Following the question How to check Unicode input value in JavaScript?, I noticed that Unicode character ranges having more than 4 character length (for example Grantha Unicode Block cannot be captured using the following code;
function checkGrantha(str) {
return str.split('').some(function(char) {
var charCode = char.charCodeAt('0')
return (
charCode >= 0x11300 && charCode <= 0x1137F
)
})
}
console.log('𑌕𑌶');
After some research I found this article where it says that ES6/ES2015 introduced a way to represent Unicode points in the astral planes (any Unicode code point requiring more than 4 chars), by wrapping the code in graph parentheses: '\u{XXXXX}', example '\u{1F436}';
But this cannot be implemented in the above provided code. Is there a way to fix this issue?

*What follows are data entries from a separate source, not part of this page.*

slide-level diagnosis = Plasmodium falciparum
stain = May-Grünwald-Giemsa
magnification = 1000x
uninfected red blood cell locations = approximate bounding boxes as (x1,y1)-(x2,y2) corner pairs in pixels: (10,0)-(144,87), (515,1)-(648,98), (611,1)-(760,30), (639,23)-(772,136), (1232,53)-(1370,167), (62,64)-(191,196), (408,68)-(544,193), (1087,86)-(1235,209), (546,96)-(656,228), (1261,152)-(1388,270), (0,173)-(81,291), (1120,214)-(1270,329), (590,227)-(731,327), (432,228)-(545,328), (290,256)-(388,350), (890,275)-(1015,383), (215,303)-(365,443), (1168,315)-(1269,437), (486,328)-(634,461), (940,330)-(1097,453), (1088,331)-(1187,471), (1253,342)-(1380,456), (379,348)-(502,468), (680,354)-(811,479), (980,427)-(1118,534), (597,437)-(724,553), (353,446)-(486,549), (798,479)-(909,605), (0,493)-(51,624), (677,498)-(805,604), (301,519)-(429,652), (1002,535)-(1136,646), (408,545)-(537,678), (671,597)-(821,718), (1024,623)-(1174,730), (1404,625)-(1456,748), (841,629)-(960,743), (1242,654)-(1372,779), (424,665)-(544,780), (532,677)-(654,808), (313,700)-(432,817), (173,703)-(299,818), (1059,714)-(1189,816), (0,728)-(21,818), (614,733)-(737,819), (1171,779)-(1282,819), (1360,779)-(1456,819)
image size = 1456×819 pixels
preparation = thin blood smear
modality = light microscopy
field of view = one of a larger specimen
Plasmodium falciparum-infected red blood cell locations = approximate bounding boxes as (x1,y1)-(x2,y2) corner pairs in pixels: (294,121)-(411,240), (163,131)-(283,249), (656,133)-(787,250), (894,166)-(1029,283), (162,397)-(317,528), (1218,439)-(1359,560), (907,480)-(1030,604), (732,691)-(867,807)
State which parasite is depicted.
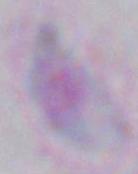

Toxoplasma gondii.

Micrograph. 1000x magnification.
Report the malaria status of this cell.
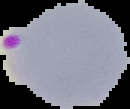

It is parasitized.

Image is 130×109 pixels. From a thin blood smear. The area outside the segmented cell region is set to black.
State the blood parasite species.
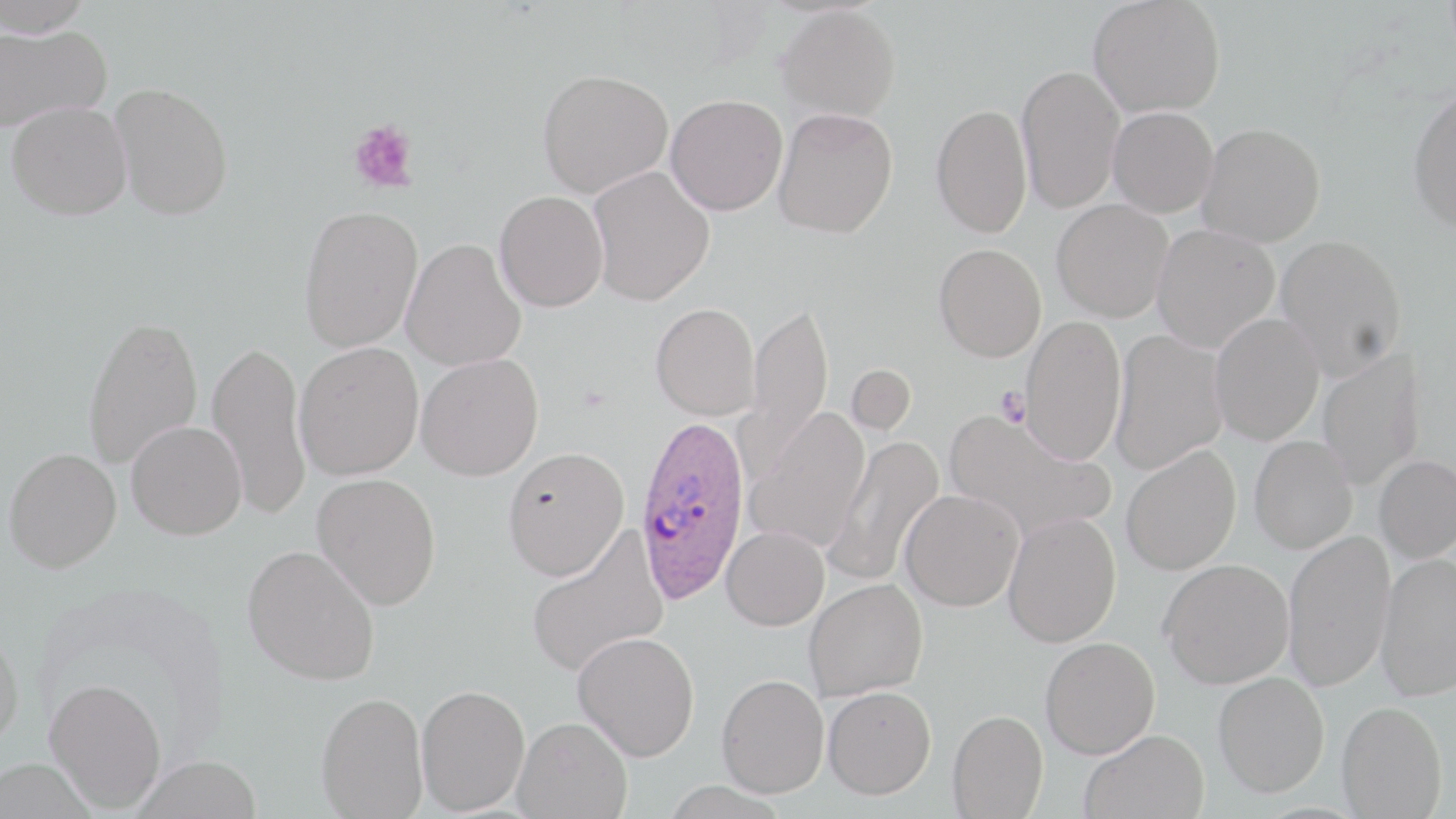

Plasmodium ovale.

Summary:
  - Coordinate format: approximate bounding boxes as (x1,y1)-(x2,y2) corner pairs in pixels
  - Uninfected red blood cell locations: (0,0)-(97,36), (1089,0)-(1227,118), (777,5)-(901,122), (0,23)-(112,132), (1016,64)-(1124,214), (537,67)-(674,197), (110,82)-(234,220), (1408,85)-(1456,234), (665,94)-(788,215), (6,100)-(132,220), (931,103)-(1033,238), (1108,106)-(1219,218), (773,107)-(898,238), (1197,122)-(1326,247), (588,165)-(715,305), (494,190)-(608,312), (1052,199)-(1173,322), (298,203)-(423,353), (1152,224)-(1280,353), (1275,234)-(1407,379), (401,238)-(527,371), (934,243)-(1046,361), (742,299)-(834,477), (650,303)-(759,420), (1211,313)-(1324,445), (82,314)-(203,470), (1019,315)-(1127,465), (1110,329)-(1228,474), (207,338)-(311,521), (293,342)-(424,481), (1317,349)-(1425,491), (415,353)-(543,480), (845,363)-(918,437), (745,407)-(871,553), (946,408)-(1114,541), (126,420)-(247,539), (824,435)-(944,589), (1249,435)-(1358,553), (1121,445)-(1241,575), (503,446)-(629,581), (3,447)-(121,572), (1374,455)-(1456,563), (312,472)-(441,610), (900,490)-(1024,611), (1003,513)-(1121,647), (721,525)-(829,631), (525,527)-(669,677), (1283,529)-(1396,692), (242,544)-(380,685), (1375,552)-(1456,701), (1161,559)-(1294,688), (804,579)-(928,701), (0,626)-(25,749), (573,632)-(699,761), (1041,637)-(1160,758), (1213,672)-(1329,797), (717,674)-(829,798), (44,678)-(167,813), (416,684)-(530,815), (822,686)-(936,799), (316,691)-(427,818), (1336,701)-(1447,818), (947,709)-(1048,818), (513,716)-(632,818), (1080,729)-(1209,819), (132,756)-(261,818), (0,758)-(96,819)
  - Platelet locations: (347,119)-(419,193), (995,386)-(1031,427)
  - Plasmodium ovale-infected red blood cell locations: (634,412)-(750,605)
  - Image size: 1456×819 pixels
  - Field of view: one of a larger specimen
  - Stain: May-Grünwald-Giemsa
  - Magnification: 1000x
  - Modality: light microscopy
  - Preparation: thin blood film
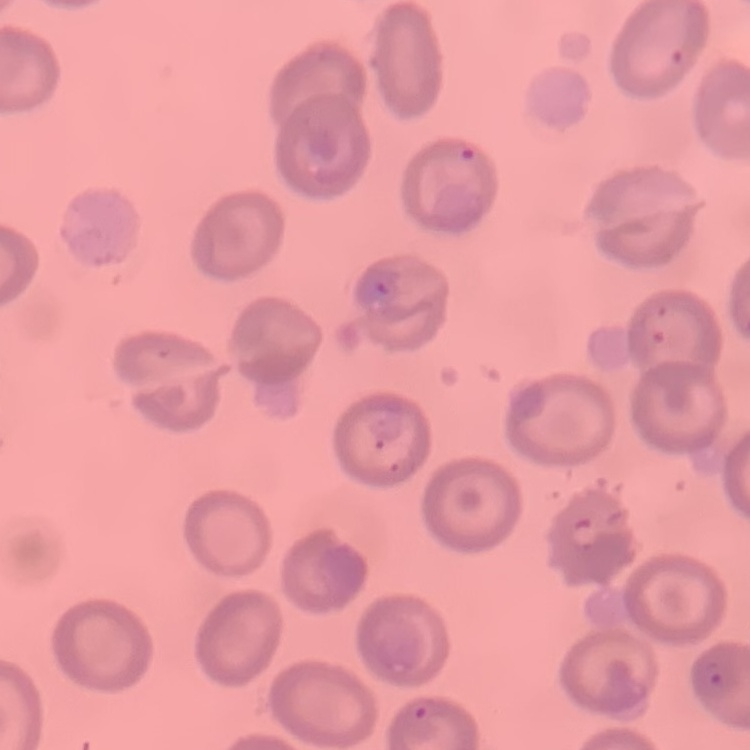
Summary:
  - Erythrocyte morphology: no rouleaux formation
  - Stain: Field's or Giemsa
  - Preparation: thin blood smear
  - Image type: one tile cut from a larger photomicrograph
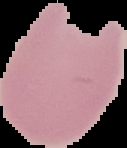
malaria status = parasitized
preparation = thin blood film
image type = segmented cell region on a black background
image size = 127×148 pixels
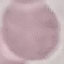

malaria status = uninfected
stain = Giemsa
preparation = thin smear
image type = automatically extracted cell patch, resized to 64 × 64 pixels
capture = smartphone through the microscope eyepiece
Assess this cell for malaria.
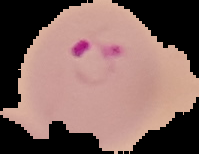
Parasitized.

Summary:
  - Image size: 199×154 pixels
  - Preparation: thin blood film
  - Image type: segmented cell region with the area outside set to black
Report the malaria status of this cell.
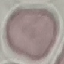

Uninfected.

{
  "image_type": "cell patch, automatically extracted from a larger field of view and resized to 64 × 64 pixels",
  "capture": "smartphone camera at the microscope eyepiece",
  "preparation": "thin blood film",
  "stain": "Giemsa"
}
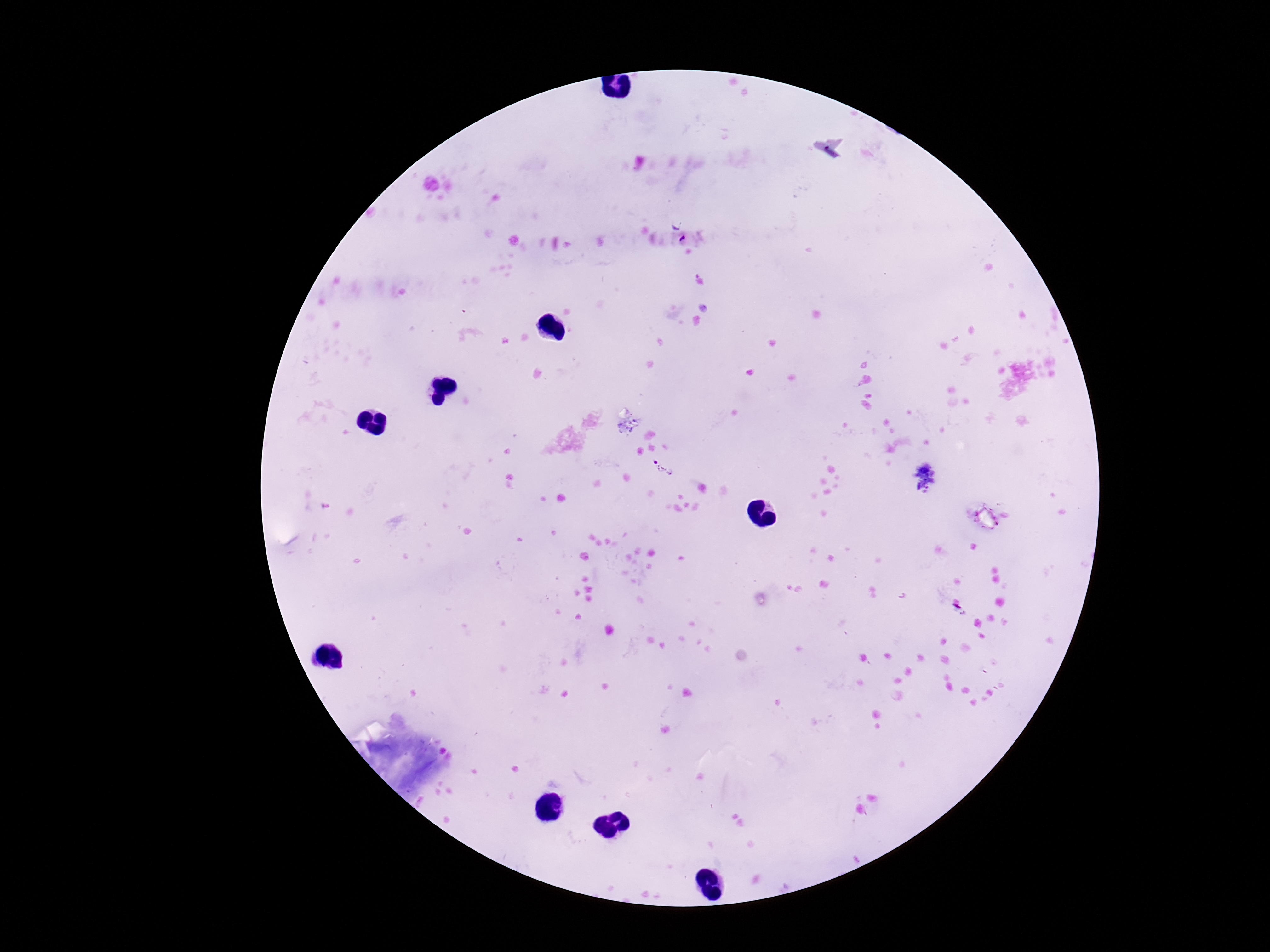 Approximate object centers, in pixels from the top-left corner. Plasmodium parasite locations: (x=662, y=467). Thick blood smear. Giemsa stain. 100x magnification. Smartphone photograph taken through the microscope eyepiece. Single field of view. Image is 1270×952 pixels. Patient malaria status: infected.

First of all, don't use the str.split('')
function, it will split the string into 16-bit code units, and this will work incorrectly for characters outside the BMP (i.e., in astral planes); use Array.from(str)
instead...
Next, for a similar reason, don't use char.charCodeAt(0)
, but char.codePointAt(0)
instead...
function checkGrantha(str)
{
return Array.from(str).some(function(char) {
var codePoint = char.codePointAt(0)
return (
codePoint >= 0x11300 && codePoint <= 0x1137F
)
})
}
function checkGrantha(str)
{
return /[\u{11300}-\u{1137F}]/u.test(str);
}
or:
function checkGrantha(str)
{
// Warning: this will miss U+1133B COMBINING BINDU BELOW whose Unicode 'Script' property is 'Inherited', not 'Grantha'...
return /\p{Script=Grantha}/u.test(str);
}
console.log (checkGrantha('𑌕𑌶')); // -> true